Judge President of the Cape Provincial Division
- In office 1910–1914
- Preceded by: New position
- Succeeded by: Sir Henry Juta

Judge of the Cape Supreme Court
- In office 1896–1910

Judge of the Supreme Court of the Eastern Districts
- In office 1885–1895

Attorney General of the Transvaal Colony
- In office 1877–1880

Personal details
- Born: Christian George Maasdorp 11 June 1848 Malmesbury, Cape Colony
- Died: 21 May 1926 (aged 77) Grahamstown, Union of South Africa
- Relations: Sir Andries Maasdorp (brother)

= Christian Maasdorp =

South African jurist

Christian George Maasdorp (11 June 1848 – 21 May 1926) was a South African jurist and Judge of Appeal.

+--

Questions on the material.
a) The profile gives his birth and death dates. Explain how those dates show why his age at death is 77 and not 78.
b) Answer these questions from the profile:
(i) Who succeeded him as Judge President of the Cape Provincial Division?
(ii) Where was he born?
(iii) How was Sir Andries Maasdorp related to him?
c) Revise the part of the profile that opens with the words "Personal details" and closes with "Andries Maasdorp (brother)", replacing "Grahamstown" with "Makhanda".

Stored data:
+--

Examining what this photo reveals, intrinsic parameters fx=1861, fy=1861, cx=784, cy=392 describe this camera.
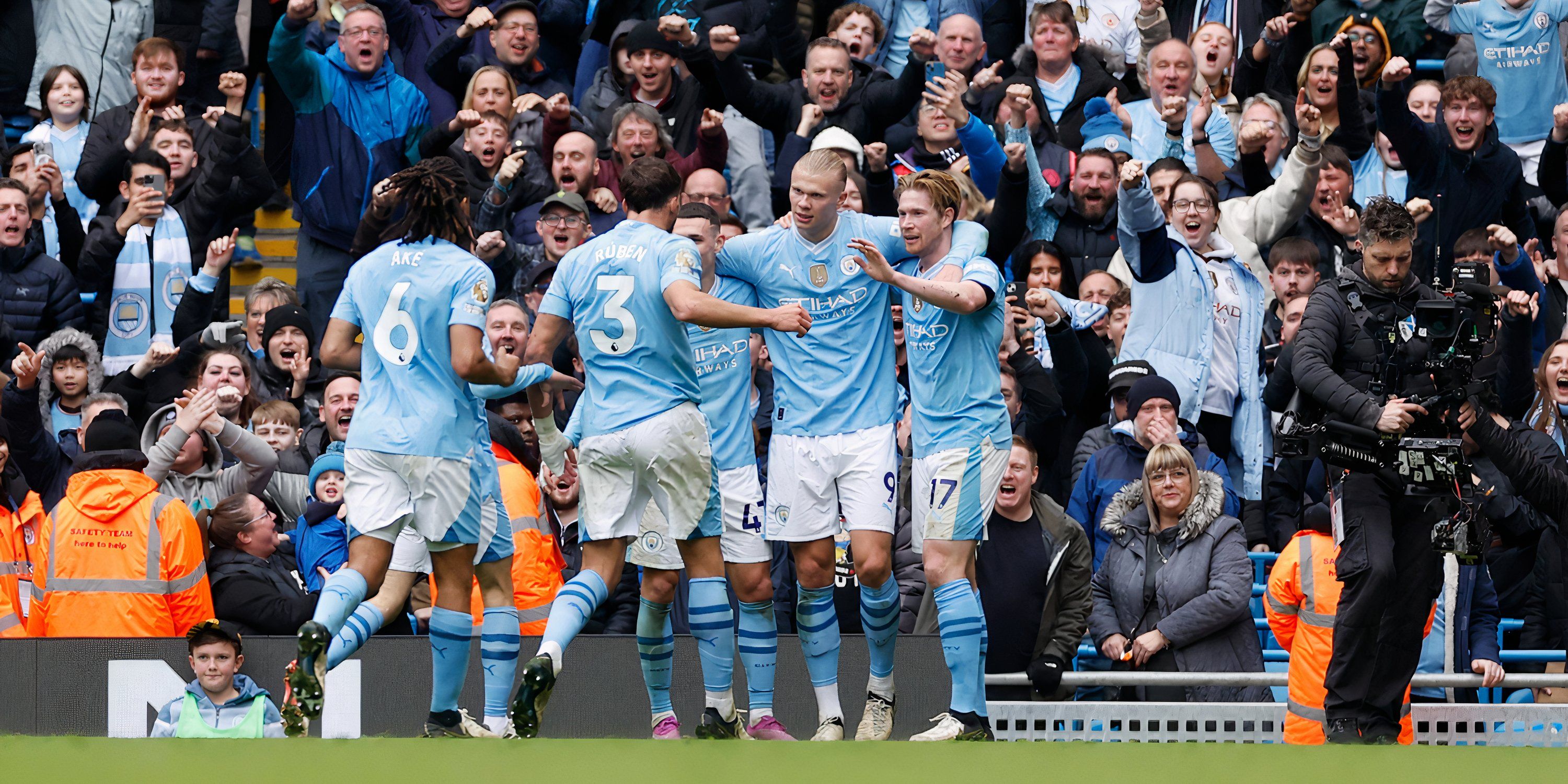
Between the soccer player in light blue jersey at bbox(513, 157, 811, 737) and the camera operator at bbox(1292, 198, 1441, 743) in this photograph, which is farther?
the soccer player in light blue jersey at bbox(513, 157, 811, 737)

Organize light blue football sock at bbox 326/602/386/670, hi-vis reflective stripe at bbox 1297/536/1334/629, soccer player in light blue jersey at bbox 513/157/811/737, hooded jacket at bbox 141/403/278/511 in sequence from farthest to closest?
hooded jacket at bbox 141/403/278/511, hi-vis reflective stripe at bbox 1297/536/1334/629, soccer player in light blue jersey at bbox 513/157/811/737, light blue football sock at bbox 326/602/386/670

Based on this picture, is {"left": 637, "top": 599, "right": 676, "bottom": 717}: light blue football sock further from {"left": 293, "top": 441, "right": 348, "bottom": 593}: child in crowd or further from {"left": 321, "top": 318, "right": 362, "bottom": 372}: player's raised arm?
{"left": 293, "top": 441, "right": 348, "bottom": 593}: child in crowd

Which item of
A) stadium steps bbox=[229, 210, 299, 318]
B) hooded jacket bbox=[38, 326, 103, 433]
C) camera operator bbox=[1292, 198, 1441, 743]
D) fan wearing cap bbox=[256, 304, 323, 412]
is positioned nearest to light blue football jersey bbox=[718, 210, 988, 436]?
camera operator bbox=[1292, 198, 1441, 743]


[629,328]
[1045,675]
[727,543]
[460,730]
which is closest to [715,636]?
[727,543]

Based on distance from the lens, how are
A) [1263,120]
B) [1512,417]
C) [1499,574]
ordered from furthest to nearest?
[1263,120], [1512,417], [1499,574]

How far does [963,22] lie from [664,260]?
5.63 meters

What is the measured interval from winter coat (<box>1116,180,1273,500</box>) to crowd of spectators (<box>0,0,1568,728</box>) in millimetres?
24

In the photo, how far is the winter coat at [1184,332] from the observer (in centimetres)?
991

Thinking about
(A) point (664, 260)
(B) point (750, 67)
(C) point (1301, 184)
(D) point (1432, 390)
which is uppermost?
(B) point (750, 67)

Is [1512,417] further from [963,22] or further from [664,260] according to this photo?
[664,260]

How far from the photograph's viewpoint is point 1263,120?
11547mm

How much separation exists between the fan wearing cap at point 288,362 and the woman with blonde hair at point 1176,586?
4.45m

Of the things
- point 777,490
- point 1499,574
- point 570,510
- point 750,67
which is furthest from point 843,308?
point 750,67

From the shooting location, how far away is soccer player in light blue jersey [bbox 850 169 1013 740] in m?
7.18
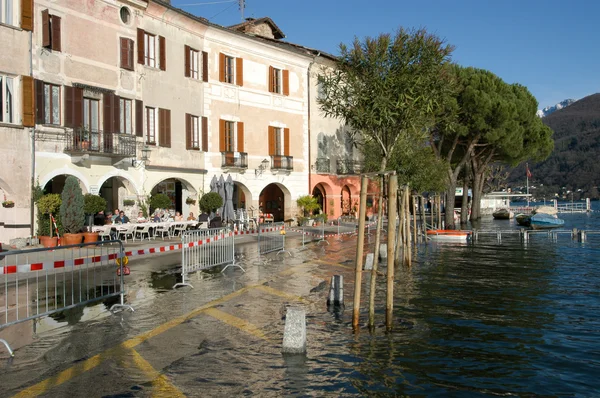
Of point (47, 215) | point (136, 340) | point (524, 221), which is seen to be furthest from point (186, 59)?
point (524, 221)

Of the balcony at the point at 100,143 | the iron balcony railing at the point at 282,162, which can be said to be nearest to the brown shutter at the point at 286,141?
the iron balcony railing at the point at 282,162

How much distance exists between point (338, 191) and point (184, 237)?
2838 cm

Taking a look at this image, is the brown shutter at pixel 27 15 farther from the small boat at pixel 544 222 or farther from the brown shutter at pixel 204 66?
the small boat at pixel 544 222

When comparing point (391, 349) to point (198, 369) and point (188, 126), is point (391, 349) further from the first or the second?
point (188, 126)

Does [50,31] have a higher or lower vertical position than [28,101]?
higher

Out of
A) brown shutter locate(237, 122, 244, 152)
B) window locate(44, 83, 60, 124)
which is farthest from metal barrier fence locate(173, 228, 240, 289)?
brown shutter locate(237, 122, 244, 152)

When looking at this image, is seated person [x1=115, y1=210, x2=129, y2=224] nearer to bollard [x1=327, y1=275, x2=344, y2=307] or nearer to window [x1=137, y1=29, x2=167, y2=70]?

+--

Responses by task.
a) He was born on 11 June 1848 and died on 21 May 1926. The years differ by 78, but he died about three weeks before his birthday in 1926. So he had not yet turned 78.

b)
(i) Sir Henry Juta
(ii) Malmesbury, Cape Colony
(iii) He was his brother.

c)
Personal details
- Born: Christian George Maasdorp 11 June 1848 Malmesbury, Cape Colony
- Died: 21 May 1926 (aged 77) Makhanda, Union of South Africa
- Relations: Sir Andries Maasdorp (brother)